In contrast to all the other performances reviewed, Dorothée Munyaneza’s Moi, Toi, Tituba… carries powerful socio-political heft. Inspired by Maryse Condé's I, Tituba, Black Witch of Salem and philosopher Elsa Dorlin's writings, Munayenza reimagines the silenced histories of Black women. The performance reminds me of Saidiya Hartman’s concept of “critical fabulation”: a speculative narrative that works on embodying the trauma and resistance of Black counter-history. Munyaneza’s choreography, set to Khyam Allami's unsettling electronic score, develops as a ritualistic summoning, her sharp movements and defiant gaze asking uncomfortable questions of the (predominantly white) audience at Les Brigittines.

Toi moi Tituba. Photo: Dajana Lothert.

While the performance begins with evocative power, its strength falters in the second half. Munyaneza’s physical intensity and the haunting soundscape lose their impact as the performer disconnects from the audience while communicating with ghostly voices emanating from the speakers. The political stakes remain clear and are made explicit in a subsequent monologue. However, the show turns out to be almost didactic, as connections between the emotional, physical, and conceptual are lost. Nonetheless, in its bold attempt to confront colonial history, offering a vision of resistance through the reclamation of silenced voices, Moi, Toi, Tituba… leaves a lasting impression.

Closing the Circle

The festival closes with a bang – or rather a symphony of percussion woodblocks. In another Belgian premiere, we are acquainted with the Txalaparta, a traditional Basque drumming instrument and the title of the latest piece by the Basque dance company Kukai Dantza. This performance, directed by Jesús Rubio Gamo, is an uncompromising and grandiose spectacle blending pre-Christian Basque and Sardinian carnival rituals with contemporary dance compositional and kinetic practices. The frenetic rhythm of four txalapartas set in each corner of the stage reverberates between the tall stone walls of the chapel, creating a rare, almost primal energy that fills the space with sound and movement. The seven performers take turns bashing out intricate rhythms on the instrument and perform a circle of increasingly complex and fast-paced choreographed scenes. The rhythms seem uncontrolled, yet as the circle repeats itself, we understand it is meticulously composed and choreographed.

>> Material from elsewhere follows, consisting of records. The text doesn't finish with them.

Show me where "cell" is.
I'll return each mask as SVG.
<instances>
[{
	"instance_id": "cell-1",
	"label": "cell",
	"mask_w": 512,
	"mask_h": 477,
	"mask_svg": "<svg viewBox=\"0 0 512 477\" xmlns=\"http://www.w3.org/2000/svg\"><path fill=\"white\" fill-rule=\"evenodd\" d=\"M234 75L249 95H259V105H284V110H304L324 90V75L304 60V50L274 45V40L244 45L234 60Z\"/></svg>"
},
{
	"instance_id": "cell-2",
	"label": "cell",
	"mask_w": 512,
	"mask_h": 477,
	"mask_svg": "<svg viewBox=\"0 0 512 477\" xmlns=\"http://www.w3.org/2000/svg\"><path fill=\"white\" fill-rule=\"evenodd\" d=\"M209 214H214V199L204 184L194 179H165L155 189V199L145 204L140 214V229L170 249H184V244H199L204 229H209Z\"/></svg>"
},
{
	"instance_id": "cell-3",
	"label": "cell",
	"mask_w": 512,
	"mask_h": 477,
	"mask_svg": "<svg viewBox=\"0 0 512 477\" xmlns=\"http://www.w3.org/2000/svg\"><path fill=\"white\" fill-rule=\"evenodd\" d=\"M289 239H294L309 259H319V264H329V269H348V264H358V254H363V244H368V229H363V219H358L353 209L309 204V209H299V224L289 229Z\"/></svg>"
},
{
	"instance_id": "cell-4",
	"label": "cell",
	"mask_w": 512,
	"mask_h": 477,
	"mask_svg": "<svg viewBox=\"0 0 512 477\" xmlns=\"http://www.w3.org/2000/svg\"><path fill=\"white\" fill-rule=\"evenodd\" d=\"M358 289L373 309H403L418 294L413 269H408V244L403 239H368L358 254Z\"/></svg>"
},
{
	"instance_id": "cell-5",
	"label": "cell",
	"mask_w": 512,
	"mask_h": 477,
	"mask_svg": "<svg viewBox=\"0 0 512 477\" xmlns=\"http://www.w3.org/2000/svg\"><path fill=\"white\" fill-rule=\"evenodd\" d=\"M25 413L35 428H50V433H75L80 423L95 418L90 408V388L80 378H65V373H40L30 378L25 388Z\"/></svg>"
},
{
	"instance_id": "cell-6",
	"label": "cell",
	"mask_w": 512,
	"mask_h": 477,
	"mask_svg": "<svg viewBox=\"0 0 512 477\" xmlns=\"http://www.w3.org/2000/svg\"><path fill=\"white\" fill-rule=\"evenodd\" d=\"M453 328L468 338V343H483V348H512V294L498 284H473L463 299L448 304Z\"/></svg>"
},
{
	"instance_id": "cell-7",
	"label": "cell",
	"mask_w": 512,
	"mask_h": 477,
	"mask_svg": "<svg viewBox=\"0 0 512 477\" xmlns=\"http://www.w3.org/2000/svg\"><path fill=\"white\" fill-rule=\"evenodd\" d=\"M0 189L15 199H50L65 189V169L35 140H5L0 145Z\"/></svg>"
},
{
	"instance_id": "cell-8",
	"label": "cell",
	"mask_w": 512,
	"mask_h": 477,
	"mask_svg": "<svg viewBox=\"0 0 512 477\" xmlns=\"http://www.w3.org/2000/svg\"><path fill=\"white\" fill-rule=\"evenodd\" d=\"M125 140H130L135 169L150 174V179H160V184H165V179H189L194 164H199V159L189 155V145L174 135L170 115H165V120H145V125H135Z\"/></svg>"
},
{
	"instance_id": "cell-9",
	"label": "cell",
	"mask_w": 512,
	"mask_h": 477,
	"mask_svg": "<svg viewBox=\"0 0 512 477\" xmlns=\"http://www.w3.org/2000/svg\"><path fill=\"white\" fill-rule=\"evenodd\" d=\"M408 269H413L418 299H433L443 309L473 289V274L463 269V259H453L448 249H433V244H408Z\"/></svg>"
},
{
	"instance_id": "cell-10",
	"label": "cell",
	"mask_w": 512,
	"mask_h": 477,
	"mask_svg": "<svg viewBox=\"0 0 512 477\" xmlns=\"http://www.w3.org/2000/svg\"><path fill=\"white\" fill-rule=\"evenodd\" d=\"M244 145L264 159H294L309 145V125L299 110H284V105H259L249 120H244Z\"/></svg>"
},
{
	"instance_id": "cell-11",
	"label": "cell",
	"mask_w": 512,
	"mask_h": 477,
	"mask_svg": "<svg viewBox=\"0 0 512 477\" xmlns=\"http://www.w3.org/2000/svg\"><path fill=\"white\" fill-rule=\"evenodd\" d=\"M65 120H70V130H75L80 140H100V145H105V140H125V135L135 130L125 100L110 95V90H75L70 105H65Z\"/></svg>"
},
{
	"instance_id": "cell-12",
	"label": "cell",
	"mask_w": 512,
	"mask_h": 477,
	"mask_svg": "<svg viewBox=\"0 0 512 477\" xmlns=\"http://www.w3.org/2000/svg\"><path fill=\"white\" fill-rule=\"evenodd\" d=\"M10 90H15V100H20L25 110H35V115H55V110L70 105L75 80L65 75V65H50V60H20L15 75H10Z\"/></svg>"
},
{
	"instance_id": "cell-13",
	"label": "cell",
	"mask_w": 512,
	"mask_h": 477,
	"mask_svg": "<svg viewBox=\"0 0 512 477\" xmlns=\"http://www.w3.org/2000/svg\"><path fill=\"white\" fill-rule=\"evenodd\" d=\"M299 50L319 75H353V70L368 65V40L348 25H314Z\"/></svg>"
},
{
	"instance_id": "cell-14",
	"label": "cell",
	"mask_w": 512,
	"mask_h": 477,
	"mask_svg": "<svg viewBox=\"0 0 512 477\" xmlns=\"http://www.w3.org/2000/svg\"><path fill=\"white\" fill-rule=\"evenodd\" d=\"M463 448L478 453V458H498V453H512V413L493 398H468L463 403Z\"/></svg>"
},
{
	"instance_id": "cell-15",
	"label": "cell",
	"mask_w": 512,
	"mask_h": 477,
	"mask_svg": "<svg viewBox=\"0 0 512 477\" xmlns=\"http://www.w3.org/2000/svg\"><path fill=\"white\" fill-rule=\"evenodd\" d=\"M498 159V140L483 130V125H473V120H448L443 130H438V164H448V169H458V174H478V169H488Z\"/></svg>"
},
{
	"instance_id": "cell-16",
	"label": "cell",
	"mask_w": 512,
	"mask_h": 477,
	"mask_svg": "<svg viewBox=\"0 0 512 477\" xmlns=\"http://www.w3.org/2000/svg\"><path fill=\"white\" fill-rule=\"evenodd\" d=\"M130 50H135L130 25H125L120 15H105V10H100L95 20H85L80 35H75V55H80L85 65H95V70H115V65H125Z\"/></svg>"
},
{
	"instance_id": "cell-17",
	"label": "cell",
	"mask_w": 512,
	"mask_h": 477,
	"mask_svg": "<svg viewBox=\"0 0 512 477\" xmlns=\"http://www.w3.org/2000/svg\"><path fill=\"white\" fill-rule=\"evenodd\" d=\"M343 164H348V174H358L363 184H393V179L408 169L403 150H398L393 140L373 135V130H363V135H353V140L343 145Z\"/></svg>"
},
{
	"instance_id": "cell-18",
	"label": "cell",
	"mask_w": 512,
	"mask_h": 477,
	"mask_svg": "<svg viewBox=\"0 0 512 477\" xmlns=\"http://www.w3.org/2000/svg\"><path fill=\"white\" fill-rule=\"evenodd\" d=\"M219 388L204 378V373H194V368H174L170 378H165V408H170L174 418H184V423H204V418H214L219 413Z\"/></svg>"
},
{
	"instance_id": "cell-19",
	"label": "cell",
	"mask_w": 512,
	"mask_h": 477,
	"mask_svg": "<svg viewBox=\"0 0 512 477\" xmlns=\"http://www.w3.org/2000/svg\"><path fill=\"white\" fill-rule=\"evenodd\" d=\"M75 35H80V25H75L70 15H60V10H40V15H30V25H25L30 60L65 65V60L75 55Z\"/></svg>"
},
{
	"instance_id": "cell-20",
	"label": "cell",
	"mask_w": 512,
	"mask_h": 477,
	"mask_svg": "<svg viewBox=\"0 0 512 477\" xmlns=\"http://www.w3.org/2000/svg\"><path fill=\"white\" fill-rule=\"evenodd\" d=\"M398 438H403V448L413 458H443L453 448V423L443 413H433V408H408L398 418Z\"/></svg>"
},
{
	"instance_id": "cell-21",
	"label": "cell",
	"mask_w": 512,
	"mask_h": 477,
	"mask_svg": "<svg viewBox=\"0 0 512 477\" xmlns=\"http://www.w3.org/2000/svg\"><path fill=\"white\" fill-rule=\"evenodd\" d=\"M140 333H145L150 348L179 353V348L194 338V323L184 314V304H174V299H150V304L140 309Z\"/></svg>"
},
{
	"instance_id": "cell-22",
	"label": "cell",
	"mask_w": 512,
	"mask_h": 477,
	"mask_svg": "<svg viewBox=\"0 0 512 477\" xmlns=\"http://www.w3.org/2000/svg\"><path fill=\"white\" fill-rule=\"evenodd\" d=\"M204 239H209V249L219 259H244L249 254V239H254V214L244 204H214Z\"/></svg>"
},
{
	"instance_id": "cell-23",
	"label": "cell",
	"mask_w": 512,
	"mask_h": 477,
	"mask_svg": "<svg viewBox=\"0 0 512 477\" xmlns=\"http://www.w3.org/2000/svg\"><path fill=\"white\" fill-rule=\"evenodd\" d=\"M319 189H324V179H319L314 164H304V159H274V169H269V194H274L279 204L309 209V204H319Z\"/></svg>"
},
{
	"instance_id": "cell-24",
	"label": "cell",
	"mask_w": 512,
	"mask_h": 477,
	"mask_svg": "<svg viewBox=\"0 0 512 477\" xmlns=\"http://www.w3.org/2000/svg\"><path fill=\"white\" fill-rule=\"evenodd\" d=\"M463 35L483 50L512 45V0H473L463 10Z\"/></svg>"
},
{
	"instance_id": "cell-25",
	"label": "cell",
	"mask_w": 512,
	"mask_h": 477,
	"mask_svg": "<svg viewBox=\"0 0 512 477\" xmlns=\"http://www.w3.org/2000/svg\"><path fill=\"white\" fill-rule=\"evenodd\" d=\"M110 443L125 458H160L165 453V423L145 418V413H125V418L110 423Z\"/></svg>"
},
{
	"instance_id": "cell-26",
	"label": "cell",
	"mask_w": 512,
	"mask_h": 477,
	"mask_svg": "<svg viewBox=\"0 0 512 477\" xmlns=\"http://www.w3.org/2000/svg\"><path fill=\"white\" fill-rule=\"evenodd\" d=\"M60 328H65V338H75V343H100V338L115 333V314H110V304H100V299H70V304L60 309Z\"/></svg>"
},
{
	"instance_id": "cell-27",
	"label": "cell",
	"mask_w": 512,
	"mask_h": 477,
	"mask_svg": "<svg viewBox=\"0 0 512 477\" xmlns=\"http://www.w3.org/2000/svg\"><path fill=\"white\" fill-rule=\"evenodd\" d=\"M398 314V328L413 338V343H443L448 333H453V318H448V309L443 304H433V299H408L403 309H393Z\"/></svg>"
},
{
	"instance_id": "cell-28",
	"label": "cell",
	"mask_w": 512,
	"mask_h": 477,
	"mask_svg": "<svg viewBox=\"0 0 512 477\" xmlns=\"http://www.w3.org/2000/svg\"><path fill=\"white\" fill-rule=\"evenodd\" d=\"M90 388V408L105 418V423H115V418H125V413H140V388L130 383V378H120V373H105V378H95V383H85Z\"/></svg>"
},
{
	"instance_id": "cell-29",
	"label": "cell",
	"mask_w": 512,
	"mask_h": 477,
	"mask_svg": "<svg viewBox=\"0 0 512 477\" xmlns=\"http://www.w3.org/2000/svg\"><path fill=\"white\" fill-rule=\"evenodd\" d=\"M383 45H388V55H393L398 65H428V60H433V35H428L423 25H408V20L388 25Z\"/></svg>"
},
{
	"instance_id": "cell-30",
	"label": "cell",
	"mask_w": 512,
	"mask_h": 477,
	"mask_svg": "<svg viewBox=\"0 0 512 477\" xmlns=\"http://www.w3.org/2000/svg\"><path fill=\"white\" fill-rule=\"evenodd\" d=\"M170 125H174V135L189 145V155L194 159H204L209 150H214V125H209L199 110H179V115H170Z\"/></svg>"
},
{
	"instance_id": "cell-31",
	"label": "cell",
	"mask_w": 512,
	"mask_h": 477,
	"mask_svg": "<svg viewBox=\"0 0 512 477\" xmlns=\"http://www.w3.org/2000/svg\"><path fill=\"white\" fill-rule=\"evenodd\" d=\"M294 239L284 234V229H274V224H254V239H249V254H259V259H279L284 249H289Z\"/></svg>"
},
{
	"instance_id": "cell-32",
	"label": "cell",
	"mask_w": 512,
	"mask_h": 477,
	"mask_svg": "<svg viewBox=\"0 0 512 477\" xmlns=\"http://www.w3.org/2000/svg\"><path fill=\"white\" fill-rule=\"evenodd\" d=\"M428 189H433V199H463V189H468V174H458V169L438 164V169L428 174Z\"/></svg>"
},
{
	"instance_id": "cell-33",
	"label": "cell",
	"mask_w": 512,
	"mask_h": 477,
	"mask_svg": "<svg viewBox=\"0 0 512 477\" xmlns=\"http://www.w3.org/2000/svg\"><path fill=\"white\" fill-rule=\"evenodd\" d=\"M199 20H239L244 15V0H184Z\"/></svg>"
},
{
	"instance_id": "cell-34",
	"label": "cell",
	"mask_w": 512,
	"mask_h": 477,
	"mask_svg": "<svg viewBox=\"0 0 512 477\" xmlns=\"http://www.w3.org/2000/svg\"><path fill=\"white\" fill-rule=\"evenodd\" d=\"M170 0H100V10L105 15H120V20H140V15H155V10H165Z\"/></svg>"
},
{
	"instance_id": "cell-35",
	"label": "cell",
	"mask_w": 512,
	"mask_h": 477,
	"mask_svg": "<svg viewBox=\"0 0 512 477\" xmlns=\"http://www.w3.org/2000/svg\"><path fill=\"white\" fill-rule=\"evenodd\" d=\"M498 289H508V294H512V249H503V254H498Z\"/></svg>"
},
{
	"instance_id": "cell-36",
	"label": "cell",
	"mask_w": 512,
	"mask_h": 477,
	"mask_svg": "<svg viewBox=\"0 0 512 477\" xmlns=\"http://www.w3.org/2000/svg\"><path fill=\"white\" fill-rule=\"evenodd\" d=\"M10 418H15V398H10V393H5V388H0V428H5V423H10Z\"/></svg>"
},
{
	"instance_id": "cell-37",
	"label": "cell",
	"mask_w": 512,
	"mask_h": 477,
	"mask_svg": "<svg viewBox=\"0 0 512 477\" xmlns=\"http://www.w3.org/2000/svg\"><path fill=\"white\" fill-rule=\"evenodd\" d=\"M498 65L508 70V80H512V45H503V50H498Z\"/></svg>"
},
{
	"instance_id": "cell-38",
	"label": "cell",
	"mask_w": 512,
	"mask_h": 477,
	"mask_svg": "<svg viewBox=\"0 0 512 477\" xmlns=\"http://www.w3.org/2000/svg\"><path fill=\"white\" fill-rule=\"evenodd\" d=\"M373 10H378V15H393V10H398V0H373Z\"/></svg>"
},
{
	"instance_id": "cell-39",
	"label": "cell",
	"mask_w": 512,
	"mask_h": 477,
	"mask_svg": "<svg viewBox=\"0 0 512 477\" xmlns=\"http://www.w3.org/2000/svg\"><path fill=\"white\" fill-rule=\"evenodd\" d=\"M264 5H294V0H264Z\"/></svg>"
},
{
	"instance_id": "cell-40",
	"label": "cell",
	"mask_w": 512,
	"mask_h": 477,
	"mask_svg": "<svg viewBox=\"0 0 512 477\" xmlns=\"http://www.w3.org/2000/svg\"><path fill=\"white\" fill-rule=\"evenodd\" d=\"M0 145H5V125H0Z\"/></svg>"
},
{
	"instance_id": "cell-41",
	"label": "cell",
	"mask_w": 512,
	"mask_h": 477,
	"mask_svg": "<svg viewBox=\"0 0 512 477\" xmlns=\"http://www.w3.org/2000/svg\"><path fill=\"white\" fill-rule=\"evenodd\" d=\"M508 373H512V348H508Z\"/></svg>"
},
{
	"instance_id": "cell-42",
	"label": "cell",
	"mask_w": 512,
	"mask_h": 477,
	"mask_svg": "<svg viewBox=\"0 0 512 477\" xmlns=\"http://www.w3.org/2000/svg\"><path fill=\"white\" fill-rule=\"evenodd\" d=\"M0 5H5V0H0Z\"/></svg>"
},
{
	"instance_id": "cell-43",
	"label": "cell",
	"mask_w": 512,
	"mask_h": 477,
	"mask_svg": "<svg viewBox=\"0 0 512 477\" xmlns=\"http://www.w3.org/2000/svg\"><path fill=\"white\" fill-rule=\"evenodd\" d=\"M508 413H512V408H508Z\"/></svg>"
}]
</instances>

Txalaparta. Photo: Mendi Urruzuno.

As the performance progresses, the dancers engage in moments of contact choreographies imbued with intense theatricality. Yet, it is the Basque folk-dance movements such as jumps, scissor kicks, and leg-slapping, introduced around the mid-way point, that truly add to the vibrant, almost celebratory energy of the txalaparta instrument. The dancers embody the themes of spring, renewal, and fertility with reckless abandon, and the audience is moved to let go in this emotional roller-coaster. The performance concludes just as the powerful juxtaposition between the wild physicality of the coarse instrument and the precision of the choreography reaches its zenith. It is a truly arresting performance.

The analogy to Jon Kalman Stefansson’s beautiful yet (at times) overwrought poetic prose holds true through the festival. Director Bonté pleads for art that brings us away from the “zeitgeist [marked by the] sterility of identity poles and the pleas for reassurance that would have us believe that creativity is clean-cut, imbued with morality and self-righteousness.” Against the banality of our contemporary existence, La Brigittines present a stage that “searches for itself in the sensible and the unusual, and in the wonder of living.” While these are lofty aspirations indeed, it must be concluded that the festival makes good on its promise. Like their forebears from the 1990s, several of these displays of dance “for its own sake” could easily be accused of indulging in self-contained solipsism. Yet, the irresistible quality of the performances, and the addition of just enough social dynamism to keep the show moving means the festival – for the most part – represents a breath of fresh air. Sometimes, it seems, a healthy dose of old-school avantgarde introspection is precisely what the doctor ordered.

 

Written from International Festival at Les Brigittines from 24 to 31 August 2024, in Brussels, Belgium.